01/16/2014 07:33 pm ET Updated Mar 18, 2014

Top Science Stories in 2013?

At the end of last year, as usual, everyone started putting out their top 10 stories of 2013. I am particularly interested in what people consider the top stories in science. The Huffington Post put their top 10 science stories out here. These are the ones that got the most readers. I was pretty disconcerted but not too surprised to find out that the most popular story was about an Indiana University study about average penis size. There was also something more along my area of particle physics, talking about comments made at a scientific meeting by theorist Joseph Lykken, who predicts a finite lifespan of the universe based on the mass of the Higgs boson. The 2013 Nobel Prize in physics was awarded to theorists Higgs and Englert for their prediction of the Higgs boson in the 1960s, which was confirmed by the experimental discovery by the CMS and ATLAS collaborations in 2012. Lykken posits that if no new physics beyond the standard model of particle physics is found, and with the current mass of the Higgs boson, the universe resides in a metastable state and will die in about 1 billion years. As an experimental physicist I find his comments stimulating, but they don't keep me up at night.

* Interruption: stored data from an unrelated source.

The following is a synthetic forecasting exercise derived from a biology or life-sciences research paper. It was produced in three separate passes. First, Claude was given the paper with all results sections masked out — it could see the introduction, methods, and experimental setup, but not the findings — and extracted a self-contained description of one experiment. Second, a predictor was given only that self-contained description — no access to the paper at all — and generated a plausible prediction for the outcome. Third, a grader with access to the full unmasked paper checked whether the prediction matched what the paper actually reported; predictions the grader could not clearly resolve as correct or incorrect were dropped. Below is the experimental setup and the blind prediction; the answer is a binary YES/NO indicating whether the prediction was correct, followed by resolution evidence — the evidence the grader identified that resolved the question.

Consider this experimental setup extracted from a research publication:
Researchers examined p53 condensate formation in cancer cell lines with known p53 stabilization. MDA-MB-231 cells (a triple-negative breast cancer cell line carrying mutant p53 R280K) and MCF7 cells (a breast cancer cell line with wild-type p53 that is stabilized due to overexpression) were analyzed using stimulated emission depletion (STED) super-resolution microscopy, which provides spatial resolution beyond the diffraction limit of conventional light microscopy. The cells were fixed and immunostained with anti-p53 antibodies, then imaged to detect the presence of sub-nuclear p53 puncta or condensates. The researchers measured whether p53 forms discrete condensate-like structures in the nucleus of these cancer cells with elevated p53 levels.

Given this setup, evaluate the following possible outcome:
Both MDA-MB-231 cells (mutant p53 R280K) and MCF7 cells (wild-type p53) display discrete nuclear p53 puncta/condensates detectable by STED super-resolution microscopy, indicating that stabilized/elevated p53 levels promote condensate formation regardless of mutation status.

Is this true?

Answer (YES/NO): YES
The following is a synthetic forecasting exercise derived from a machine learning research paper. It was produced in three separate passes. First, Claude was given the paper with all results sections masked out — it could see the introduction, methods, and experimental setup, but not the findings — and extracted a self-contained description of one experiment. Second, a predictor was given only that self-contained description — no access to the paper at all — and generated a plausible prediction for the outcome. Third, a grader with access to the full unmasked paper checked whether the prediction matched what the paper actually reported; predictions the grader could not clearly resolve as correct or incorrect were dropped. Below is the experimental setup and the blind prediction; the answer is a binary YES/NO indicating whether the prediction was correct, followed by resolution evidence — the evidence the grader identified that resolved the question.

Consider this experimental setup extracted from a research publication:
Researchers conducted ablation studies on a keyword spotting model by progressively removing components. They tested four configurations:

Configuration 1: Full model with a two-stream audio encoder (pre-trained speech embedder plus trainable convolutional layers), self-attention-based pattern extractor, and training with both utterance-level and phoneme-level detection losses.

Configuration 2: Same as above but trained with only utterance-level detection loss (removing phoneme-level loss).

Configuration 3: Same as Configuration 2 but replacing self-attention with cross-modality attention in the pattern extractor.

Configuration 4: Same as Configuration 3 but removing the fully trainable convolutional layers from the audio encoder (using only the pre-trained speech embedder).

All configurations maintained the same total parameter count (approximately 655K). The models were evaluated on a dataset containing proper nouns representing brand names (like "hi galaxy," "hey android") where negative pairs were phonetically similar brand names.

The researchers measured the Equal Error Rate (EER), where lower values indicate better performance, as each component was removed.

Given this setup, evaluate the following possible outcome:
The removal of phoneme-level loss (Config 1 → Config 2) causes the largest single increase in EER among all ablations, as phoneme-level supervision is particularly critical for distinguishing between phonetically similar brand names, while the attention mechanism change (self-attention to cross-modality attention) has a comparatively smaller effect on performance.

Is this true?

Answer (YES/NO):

I was much more interested in what was actually discovered last year. By the way, I am also more interested in watching actual football games and hearing about their scores than predictions of who will win a particular game or which teams will get which players in the draft. One can check Scientific American's top 10 science stories of 2013. Here you can find one relating to particle physics at number 6. There are great mysteries surrounding the energetic particles that bombard us from space, including neutrinos. Neutrinos are particles with very tiny masses that barely interact. For instance, there are approximately 65 billion neutrinos per second passing through each square centimeter of you from the Sun alone. We also believe that there are super-energetic neutrinos that can reach us from outside our solar system. In order to detect neutrinos, one needs to create a big detection volume, as the probability of interaction is small. A large neutrino detector located at the South Pole has been constructed. It's called IceCube, and it uses the Antarctic ice sheet as the detector. Last year the IceCube collaboration reported seeing 28 neutrinos that had so much energy that they had to have come from outside our solar system. Part of the excitement is that new techniques for observing neutrinos are now working to see these energetic neutrinos, so further discoveries will soon come. At the University of Kansas, we have helped instrument the ice with radio receivers to look for these neutrinos. As the Scientific American article said, it's "an advance that heralds the start of a new era in astronomy -- the era of seeing with particles, not just light."